# START OF GIVEN DATA

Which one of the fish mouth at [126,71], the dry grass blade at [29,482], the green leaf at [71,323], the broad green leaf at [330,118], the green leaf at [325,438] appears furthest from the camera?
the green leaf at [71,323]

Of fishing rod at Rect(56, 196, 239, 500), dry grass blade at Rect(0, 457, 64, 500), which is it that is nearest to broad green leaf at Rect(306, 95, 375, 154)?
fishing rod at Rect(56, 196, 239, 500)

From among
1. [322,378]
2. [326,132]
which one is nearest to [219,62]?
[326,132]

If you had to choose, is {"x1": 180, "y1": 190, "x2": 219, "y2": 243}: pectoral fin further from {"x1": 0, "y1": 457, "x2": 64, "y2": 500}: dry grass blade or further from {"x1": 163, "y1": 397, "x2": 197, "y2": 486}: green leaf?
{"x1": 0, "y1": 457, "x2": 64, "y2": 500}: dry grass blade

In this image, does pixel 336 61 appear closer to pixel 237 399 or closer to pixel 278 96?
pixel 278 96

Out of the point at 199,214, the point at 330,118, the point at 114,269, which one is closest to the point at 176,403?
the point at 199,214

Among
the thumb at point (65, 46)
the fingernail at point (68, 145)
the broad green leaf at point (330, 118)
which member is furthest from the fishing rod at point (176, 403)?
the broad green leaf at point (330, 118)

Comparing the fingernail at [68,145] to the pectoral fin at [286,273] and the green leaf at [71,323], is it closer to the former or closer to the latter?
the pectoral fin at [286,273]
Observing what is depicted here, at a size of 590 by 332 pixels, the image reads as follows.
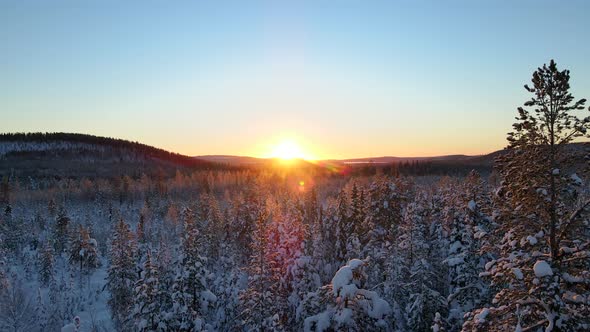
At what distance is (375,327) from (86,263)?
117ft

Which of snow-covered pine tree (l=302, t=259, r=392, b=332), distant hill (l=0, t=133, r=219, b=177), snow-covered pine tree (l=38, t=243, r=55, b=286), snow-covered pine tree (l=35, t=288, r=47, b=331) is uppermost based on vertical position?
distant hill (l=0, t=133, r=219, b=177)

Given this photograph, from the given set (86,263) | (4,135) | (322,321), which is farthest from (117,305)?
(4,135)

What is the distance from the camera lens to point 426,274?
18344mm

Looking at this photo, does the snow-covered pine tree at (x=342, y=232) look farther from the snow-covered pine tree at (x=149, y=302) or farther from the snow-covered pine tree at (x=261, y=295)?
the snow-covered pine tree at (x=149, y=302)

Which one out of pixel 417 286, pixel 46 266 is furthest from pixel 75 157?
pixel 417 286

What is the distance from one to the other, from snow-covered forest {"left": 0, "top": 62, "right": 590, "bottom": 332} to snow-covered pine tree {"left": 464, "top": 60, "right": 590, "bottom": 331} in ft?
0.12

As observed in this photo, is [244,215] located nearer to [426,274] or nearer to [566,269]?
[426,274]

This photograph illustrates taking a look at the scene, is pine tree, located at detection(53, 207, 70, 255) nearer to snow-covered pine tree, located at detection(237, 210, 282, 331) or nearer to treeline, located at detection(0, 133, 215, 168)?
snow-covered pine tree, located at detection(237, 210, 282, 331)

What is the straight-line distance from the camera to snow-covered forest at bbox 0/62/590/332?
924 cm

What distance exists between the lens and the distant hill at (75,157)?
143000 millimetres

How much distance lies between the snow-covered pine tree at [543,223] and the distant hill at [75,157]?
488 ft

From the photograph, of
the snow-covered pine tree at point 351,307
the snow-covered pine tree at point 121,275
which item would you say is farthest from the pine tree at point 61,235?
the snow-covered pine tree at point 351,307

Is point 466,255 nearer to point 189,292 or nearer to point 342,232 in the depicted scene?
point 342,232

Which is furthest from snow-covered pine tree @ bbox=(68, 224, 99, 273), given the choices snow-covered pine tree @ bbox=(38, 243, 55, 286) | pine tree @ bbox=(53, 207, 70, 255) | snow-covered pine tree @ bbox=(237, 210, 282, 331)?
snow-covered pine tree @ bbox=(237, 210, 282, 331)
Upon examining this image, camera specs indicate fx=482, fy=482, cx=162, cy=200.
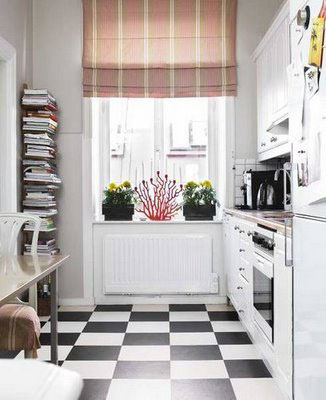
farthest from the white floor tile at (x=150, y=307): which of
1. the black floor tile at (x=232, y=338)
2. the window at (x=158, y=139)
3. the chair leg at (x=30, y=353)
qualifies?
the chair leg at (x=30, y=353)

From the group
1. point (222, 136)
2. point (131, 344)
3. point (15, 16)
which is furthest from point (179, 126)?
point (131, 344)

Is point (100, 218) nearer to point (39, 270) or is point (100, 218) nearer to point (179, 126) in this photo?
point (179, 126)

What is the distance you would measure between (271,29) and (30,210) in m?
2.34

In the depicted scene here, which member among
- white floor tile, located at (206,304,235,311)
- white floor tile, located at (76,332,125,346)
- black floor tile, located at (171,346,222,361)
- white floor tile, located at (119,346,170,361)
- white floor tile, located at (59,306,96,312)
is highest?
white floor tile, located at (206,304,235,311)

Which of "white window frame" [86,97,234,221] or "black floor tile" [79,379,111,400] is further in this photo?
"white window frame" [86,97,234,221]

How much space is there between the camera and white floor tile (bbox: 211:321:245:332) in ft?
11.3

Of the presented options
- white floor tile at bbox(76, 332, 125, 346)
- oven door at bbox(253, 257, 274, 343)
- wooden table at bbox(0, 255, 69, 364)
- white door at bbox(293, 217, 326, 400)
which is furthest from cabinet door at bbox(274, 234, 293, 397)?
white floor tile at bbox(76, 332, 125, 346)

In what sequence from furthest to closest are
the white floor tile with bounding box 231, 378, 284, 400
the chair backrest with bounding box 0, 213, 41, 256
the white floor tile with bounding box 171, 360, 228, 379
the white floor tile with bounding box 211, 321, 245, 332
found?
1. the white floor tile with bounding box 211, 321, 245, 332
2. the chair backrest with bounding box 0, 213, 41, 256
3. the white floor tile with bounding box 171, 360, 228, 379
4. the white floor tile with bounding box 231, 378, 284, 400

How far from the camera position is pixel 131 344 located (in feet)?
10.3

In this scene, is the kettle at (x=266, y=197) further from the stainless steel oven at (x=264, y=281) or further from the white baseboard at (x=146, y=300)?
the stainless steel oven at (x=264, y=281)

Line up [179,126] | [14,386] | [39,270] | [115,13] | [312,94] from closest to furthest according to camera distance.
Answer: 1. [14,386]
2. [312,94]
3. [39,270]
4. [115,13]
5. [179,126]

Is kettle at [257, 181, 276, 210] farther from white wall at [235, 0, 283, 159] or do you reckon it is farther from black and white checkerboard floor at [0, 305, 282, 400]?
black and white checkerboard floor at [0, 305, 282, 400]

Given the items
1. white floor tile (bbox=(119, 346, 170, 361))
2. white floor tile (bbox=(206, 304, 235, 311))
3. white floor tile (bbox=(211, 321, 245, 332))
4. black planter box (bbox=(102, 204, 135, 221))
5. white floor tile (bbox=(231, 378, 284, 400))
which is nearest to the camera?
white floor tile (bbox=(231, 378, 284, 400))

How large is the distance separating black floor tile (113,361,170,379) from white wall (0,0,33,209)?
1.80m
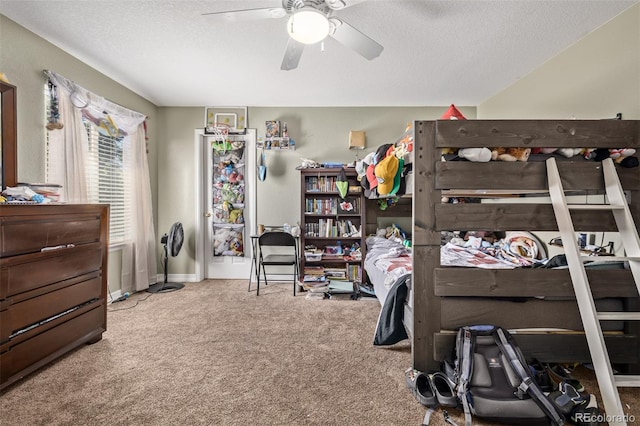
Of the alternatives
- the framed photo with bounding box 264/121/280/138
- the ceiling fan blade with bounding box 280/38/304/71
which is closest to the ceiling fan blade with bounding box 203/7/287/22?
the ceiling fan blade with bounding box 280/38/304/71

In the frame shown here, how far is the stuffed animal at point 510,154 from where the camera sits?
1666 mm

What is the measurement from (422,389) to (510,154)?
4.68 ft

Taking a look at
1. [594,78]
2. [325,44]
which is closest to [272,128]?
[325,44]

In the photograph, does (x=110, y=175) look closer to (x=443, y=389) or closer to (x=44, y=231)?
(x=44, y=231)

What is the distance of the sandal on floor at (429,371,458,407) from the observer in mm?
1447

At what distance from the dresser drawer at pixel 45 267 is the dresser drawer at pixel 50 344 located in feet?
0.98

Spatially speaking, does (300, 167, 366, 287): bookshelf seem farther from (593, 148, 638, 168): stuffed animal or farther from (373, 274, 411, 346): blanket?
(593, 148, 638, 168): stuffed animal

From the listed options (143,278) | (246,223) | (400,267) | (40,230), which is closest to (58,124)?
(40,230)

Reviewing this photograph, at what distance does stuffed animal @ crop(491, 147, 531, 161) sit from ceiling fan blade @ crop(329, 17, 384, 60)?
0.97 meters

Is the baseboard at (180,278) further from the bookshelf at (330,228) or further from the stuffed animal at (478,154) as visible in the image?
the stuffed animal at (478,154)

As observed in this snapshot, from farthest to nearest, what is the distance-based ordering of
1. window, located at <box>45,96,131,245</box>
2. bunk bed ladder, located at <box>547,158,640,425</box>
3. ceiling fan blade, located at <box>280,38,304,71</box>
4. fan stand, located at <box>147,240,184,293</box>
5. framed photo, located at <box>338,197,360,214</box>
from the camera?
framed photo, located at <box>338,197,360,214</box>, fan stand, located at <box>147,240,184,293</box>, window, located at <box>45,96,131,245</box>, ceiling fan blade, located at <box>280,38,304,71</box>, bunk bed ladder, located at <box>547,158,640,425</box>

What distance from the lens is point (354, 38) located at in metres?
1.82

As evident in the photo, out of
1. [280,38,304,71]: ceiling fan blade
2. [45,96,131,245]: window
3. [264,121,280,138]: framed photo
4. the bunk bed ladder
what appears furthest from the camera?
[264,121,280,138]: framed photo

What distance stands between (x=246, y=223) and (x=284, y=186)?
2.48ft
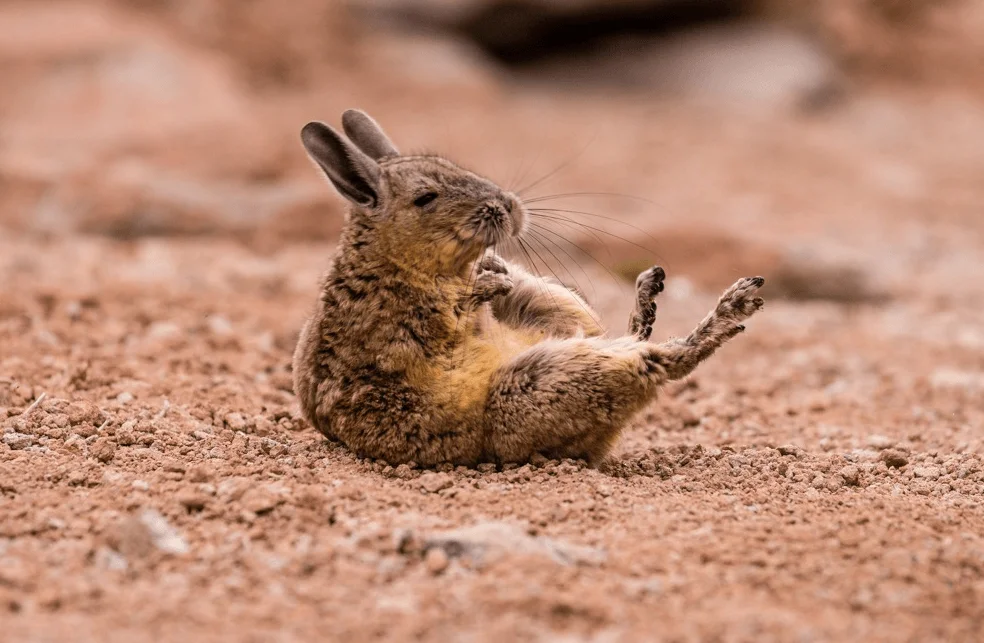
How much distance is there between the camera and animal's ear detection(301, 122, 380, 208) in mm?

# END OF GIVEN DATA

#### GOAL OF THE EXERCISE
Repeat the line containing "Is the baseboard" and every line after it up to the end of the material above, exactly as they stand, minus the pictures.

#### FINISHED ANSWER
Is the baseboard at (180,278) further from the bookshelf at (330,228) or further from the stuffed animal at (478,154) as visible in the image?
the stuffed animal at (478,154)

As observed in this snapshot, from farthest to nearest, what is the distance-based ordering of
1. window, located at <box>45,96,131,245</box>
2. bunk bed ladder, located at <box>547,158,640,425</box>
3. ceiling fan blade, located at <box>280,38,304,71</box>
4. fan stand, located at <box>147,240,184,293</box>
5. framed photo, located at <box>338,197,360,214</box>
from the camera?
framed photo, located at <box>338,197,360,214</box>, fan stand, located at <box>147,240,184,293</box>, window, located at <box>45,96,131,245</box>, ceiling fan blade, located at <box>280,38,304,71</box>, bunk bed ladder, located at <box>547,158,640,425</box>

What distance from the lens is point (354, 38) located at in metres?
1.82

As evident in the photo, out of
1. [280,38,304,71]: ceiling fan blade
2. [45,96,131,245]: window
3. [264,121,280,138]: framed photo
4. the bunk bed ladder
what appears furthest from the camera?
[264,121,280,138]: framed photo

What distance stands between (x=246, y=223) and (x=284, y=186)?
2.48ft
How much distance is there between the camera and animal's ear detection(301, 122, 380, 208) in mm?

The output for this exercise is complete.